The ideal candidate will have strong experience with Docker, Kubernetes, and Unix/Linux systems, along with a deep understanding of incident management, production support, and application monitoring. You will collaborate closely with development, operations, and security teams to resolve production issues quickly and efficiently while continuously improving the systems reliability.
- Production Support & Incident Management:
- Provide production support for mission-critical financial applications, ensuring high availability and performance.
- Lead and coordinate incident management efforts, ensuring incidents are quickly diagnosed, mitigated, and resolved, with a focus on reducing downtime and service interruptions.
- Troubleshoot production issues across applications, infrastructure, and networking, working closely with development and operations teams to implement long-term fixes.
- System Monitoring & Performance Tuning:
- Monitor and optimize the performance, availability, and reliability of systems using modern monitoring tools (e.g., Prometheus, Grafana, Datadog, New Relic).

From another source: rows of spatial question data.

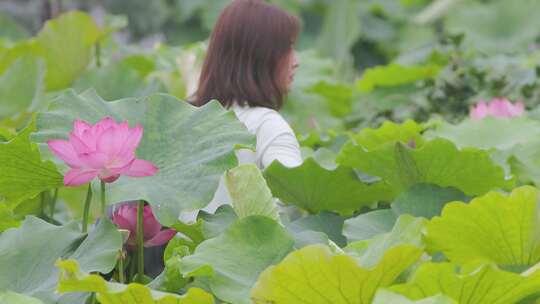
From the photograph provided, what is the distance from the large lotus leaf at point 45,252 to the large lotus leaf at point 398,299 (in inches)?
16.8

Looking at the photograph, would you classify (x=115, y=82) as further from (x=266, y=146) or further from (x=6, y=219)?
(x=6, y=219)

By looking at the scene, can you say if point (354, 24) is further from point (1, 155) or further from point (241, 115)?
point (1, 155)

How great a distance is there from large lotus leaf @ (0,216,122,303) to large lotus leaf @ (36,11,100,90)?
2.07m

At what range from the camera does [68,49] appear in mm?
3738

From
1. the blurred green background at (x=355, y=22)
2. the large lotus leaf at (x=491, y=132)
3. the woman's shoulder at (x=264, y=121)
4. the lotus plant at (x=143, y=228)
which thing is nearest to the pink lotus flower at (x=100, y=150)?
the lotus plant at (x=143, y=228)

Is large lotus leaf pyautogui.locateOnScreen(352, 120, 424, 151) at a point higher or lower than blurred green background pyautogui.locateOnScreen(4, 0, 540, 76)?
higher

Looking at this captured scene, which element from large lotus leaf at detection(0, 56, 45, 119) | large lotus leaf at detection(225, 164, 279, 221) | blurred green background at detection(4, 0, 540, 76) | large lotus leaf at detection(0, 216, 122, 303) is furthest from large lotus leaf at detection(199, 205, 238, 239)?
blurred green background at detection(4, 0, 540, 76)

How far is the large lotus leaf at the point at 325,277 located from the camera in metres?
1.36

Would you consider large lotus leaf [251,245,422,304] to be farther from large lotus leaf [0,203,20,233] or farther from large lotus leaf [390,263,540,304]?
large lotus leaf [0,203,20,233]

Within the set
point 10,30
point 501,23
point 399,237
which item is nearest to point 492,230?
point 399,237

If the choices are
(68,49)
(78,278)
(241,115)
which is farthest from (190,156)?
(68,49)

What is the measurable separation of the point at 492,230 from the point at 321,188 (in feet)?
1.89

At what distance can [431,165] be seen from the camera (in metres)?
2.02

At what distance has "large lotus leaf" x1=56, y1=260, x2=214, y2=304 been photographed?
1.39 metres
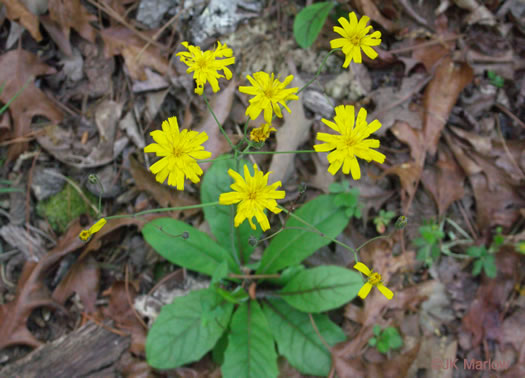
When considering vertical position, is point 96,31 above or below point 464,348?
above

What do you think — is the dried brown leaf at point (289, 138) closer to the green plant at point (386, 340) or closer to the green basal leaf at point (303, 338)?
the green basal leaf at point (303, 338)

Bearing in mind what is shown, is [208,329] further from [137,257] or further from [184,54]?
[184,54]

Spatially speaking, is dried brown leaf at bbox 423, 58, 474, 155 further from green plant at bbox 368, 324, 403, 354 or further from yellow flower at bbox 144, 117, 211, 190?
yellow flower at bbox 144, 117, 211, 190

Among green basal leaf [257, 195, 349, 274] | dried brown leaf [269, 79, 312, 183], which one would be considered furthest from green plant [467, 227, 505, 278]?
dried brown leaf [269, 79, 312, 183]

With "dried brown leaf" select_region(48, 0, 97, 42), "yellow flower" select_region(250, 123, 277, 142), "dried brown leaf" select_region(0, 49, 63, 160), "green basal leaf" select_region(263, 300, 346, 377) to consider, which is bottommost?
"green basal leaf" select_region(263, 300, 346, 377)

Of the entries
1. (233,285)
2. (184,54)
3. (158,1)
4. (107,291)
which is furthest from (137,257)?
(158,1)

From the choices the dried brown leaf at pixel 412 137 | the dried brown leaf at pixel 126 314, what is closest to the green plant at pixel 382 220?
the dried brown leaf at pixel 412 137

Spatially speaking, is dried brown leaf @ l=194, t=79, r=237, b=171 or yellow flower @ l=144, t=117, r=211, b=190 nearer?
yellow flower @ l=144, t=117, r=211, b=190
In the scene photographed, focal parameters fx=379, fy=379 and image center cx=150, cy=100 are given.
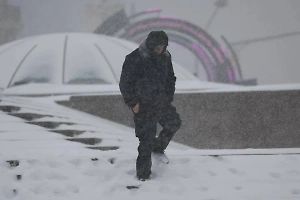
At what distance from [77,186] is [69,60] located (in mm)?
10424

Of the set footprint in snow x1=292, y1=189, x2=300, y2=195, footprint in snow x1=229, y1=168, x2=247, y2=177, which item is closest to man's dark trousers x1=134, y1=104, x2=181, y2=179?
footprint in snow x1=229, y1=168, x2=247, y2=177

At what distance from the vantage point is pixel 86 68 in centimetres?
1388

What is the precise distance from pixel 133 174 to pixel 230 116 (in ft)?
16.5

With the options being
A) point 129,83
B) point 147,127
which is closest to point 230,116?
point 147,127

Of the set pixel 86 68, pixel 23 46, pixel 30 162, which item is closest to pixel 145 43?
pixel 30 162

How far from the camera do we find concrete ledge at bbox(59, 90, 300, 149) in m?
8.82

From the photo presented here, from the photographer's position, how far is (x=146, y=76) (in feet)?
14.0

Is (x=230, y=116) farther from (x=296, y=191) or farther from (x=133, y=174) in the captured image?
(x=133, y=174)

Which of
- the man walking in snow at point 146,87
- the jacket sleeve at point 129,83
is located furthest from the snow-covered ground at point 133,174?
the jacket sleeve at point 129,83

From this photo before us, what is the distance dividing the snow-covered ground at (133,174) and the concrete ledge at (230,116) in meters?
3.39

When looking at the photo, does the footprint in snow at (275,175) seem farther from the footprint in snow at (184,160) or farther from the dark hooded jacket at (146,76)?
the dark hooded jacket at (146,76)

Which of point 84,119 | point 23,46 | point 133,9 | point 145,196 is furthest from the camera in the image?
point 133,9

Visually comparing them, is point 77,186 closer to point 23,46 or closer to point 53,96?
point 53,96

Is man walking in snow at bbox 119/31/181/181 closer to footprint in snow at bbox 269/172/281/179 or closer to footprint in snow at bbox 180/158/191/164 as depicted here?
footprint in snow at bbox 180/158/191/164
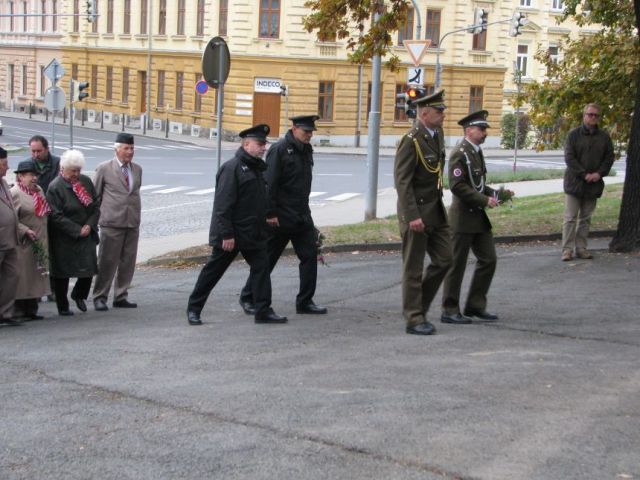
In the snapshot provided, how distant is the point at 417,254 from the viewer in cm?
917

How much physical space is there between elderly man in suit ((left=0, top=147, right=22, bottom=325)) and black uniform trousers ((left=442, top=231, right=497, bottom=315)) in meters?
3.98

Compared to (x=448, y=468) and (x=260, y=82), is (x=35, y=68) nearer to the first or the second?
(x=260, y=82)

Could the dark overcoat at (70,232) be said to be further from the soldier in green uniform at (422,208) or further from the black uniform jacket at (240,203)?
the soldier in green uniform at (422,208)

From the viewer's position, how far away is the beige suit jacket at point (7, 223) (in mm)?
10336

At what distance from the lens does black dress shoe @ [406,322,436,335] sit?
9.13 metres

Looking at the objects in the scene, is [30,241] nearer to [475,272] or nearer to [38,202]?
[38,202]

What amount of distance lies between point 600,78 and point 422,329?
10.3m

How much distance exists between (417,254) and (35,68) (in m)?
72.0

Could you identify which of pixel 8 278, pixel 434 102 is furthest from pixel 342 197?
pixel 434 102

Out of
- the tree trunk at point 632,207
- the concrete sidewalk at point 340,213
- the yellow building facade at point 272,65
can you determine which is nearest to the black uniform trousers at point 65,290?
the concrete sidewalk at point 340,213

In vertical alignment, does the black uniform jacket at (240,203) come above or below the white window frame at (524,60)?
below

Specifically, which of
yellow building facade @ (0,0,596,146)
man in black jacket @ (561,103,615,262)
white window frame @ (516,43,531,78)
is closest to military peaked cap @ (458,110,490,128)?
man in black jacket @ (561,103,615,262)

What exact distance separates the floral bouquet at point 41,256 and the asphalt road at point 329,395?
0.53 metres

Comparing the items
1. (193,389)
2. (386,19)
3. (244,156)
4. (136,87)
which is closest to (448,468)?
(193,389)
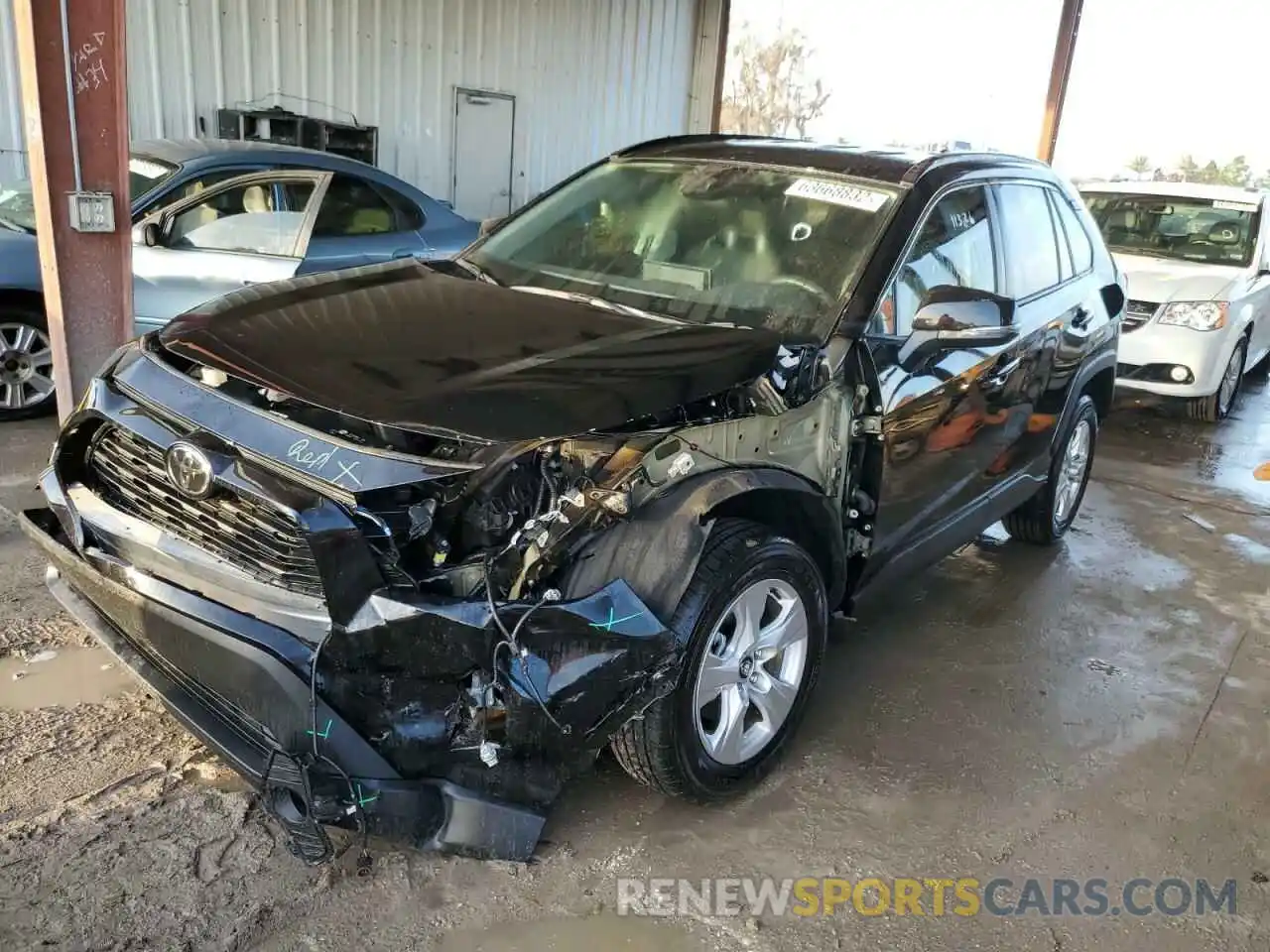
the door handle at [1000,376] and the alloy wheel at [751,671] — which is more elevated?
the door handle at [1000,376]

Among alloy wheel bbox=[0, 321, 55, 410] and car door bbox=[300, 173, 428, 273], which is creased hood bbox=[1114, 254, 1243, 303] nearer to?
car door bbox=[300, 173, 428, 273]

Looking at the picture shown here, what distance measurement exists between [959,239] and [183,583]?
2707mm

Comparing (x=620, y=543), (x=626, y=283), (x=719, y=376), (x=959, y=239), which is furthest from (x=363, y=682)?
(x=959, y=239)

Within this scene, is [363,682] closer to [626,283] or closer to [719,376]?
[719,376]

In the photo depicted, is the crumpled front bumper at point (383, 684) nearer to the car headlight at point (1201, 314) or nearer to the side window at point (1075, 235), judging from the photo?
the side window at point (1075, 235)

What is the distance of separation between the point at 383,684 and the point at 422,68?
935 cm

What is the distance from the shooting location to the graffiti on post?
402cm

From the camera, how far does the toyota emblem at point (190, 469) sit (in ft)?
7.39

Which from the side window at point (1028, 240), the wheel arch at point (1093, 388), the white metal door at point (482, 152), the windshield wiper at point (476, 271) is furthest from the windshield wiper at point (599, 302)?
the white metal door at point (482, 152)

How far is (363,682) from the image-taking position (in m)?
2.13

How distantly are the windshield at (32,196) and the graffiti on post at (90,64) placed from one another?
1629 millimetres

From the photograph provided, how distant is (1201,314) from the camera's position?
7.62m

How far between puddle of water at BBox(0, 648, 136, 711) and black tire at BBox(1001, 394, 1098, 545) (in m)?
3.84

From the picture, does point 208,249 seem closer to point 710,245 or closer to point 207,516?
point 710,245
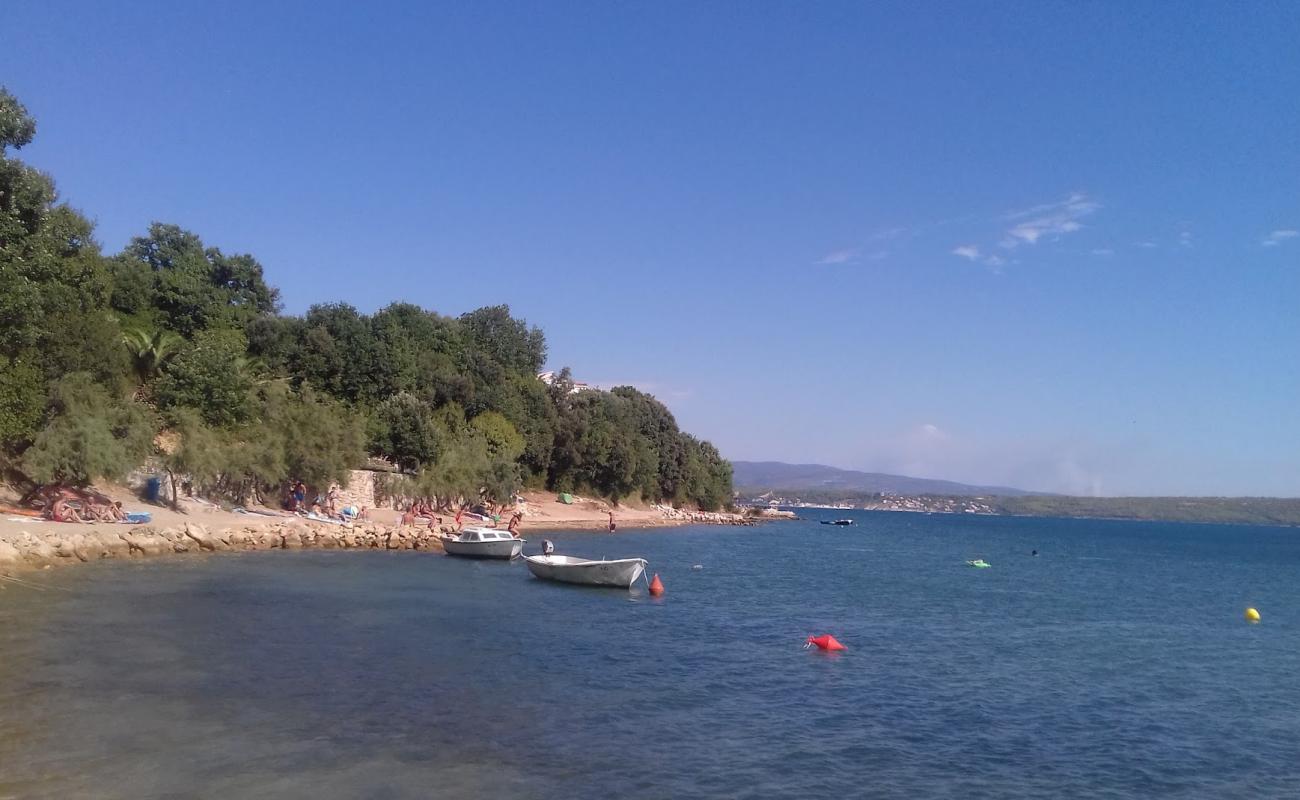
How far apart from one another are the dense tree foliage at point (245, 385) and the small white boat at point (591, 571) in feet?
59.5

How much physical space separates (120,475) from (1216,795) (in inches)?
1539

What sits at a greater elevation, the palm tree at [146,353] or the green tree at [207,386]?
the palm tree at [146,353]

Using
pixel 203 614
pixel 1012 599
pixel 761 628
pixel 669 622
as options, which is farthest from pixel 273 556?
pixel 1012 599

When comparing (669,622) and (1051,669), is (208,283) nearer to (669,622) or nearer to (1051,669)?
(669,622)

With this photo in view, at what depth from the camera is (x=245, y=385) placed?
2061 inches

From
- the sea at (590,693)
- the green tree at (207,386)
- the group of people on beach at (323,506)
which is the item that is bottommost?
the sea at (590,693)

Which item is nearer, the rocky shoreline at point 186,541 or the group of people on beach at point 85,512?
the rocky shoreline at point 186,541

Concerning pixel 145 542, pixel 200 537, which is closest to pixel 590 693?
pixel 145 542

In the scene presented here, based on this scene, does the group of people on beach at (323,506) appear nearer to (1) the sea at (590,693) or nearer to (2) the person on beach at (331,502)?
(2) the person on beach at (331,502)

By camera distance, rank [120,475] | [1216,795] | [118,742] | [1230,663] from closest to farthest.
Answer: [118,742]
[1216,795]
[1230,663]
[120,475]

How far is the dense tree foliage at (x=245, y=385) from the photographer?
35.9 metres

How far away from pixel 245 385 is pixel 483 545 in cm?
1937

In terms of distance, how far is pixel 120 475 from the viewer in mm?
37750

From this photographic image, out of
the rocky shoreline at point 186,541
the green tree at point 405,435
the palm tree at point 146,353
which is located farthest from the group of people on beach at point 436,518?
the palm tree at point 146,353
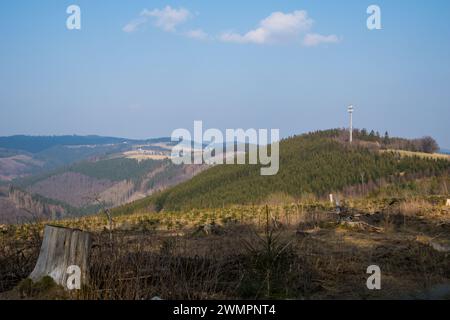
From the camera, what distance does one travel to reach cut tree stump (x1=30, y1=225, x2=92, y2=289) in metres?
4.75

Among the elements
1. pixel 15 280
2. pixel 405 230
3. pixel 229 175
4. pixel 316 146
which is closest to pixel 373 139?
pixel 316 146

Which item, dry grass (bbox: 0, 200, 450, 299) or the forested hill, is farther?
the forested hill

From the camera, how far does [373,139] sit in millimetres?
102625

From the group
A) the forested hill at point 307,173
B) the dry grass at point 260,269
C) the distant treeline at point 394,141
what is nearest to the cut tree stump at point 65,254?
the dry grass at point 260,269

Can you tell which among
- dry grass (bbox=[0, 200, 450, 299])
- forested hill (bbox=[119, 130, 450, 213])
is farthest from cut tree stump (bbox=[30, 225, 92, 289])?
forested hill (bbox=[119, 130, 450, 213])

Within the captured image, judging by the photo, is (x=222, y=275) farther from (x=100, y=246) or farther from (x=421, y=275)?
(x=421, y=275)

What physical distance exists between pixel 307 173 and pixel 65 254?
71.8 meters

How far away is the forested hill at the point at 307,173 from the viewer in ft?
218

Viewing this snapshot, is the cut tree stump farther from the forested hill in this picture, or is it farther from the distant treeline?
the distant treeline

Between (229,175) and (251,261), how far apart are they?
86.9 metres

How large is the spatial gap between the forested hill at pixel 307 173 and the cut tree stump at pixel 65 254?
4657 cm

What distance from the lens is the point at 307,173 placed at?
246 feet

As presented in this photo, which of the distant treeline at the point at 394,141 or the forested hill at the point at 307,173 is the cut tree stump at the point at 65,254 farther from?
the distant treeline at the point at 394,141

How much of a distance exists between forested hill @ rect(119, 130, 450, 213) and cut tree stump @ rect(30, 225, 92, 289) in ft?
153
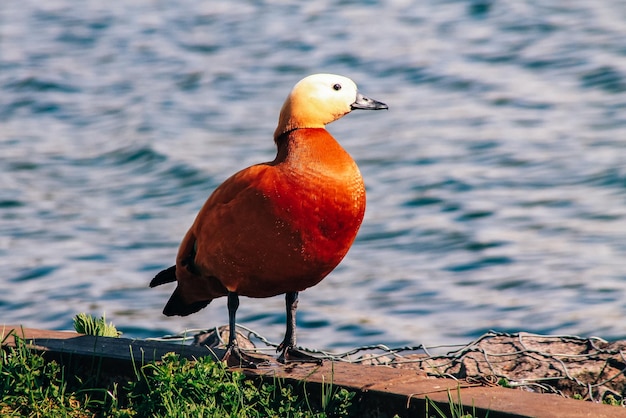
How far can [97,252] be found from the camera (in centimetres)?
1107

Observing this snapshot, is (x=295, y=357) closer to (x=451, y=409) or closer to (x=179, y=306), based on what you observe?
(x=179, y=306)

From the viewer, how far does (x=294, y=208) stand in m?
4.82

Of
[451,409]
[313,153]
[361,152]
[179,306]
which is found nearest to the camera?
[451,409]

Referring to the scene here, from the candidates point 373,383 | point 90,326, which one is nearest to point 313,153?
point 373,383

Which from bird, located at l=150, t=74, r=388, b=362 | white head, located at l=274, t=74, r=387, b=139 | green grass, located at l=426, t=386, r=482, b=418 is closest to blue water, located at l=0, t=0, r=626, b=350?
bird, located at l=150, t=74, r=388, b=362

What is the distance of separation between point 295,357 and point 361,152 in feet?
26.5

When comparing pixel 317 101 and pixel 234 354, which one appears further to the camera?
pixel 234 354

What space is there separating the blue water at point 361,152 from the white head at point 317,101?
12.9 ft

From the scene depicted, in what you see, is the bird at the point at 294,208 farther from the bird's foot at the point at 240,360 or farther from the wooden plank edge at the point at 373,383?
the wooden plank edge at the point at 373,383

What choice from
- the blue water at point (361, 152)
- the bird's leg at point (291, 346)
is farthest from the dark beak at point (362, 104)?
the blue water at point (361, 152)

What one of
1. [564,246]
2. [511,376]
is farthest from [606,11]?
[511,376]

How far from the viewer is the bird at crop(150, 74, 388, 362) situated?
190 inches

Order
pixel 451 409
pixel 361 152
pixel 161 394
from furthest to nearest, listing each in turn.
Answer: pixel 361 152
pixel 161 394
pixel 451 409

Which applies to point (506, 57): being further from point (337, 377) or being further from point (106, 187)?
point (337, 377)
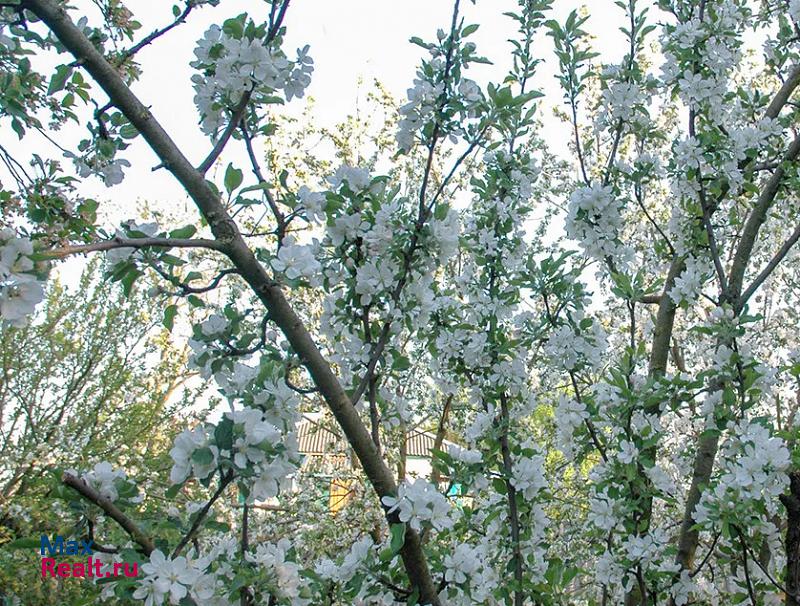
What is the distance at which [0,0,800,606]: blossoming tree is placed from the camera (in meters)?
1.30

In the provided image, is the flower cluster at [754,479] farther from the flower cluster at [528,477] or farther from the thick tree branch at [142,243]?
the thick tree branch at [142,243]

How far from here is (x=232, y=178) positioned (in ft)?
4.61

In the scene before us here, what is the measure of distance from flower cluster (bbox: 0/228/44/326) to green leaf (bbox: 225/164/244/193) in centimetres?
47

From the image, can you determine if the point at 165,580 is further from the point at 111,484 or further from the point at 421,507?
the point at 421,507

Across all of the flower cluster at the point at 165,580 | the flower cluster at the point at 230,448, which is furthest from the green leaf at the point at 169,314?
the flower cluster at the point at 165,580

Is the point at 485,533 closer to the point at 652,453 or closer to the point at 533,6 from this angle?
the point at 652,453

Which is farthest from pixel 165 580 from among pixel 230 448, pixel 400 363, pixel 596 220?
pixel 596 220

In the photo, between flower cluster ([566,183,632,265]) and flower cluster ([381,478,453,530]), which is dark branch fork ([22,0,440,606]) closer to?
flower cluster ([381,478,453,530])

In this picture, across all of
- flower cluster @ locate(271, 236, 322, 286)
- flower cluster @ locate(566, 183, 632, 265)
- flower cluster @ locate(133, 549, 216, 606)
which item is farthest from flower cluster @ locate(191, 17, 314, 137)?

- Implement and manage alerting systems to proactively detect and resolve potential issues before they impact users.
- Optimize and tune the infrastructure and applications to improve performance and reduce system resource usage.
- Infrastructure Automation & DevOps Practices:
- Automate infrastructure deployment, scaling, and management processes using tools such as Docker, Kubernetes, and CI/CD pipelines to ensure continuous integration and delivery.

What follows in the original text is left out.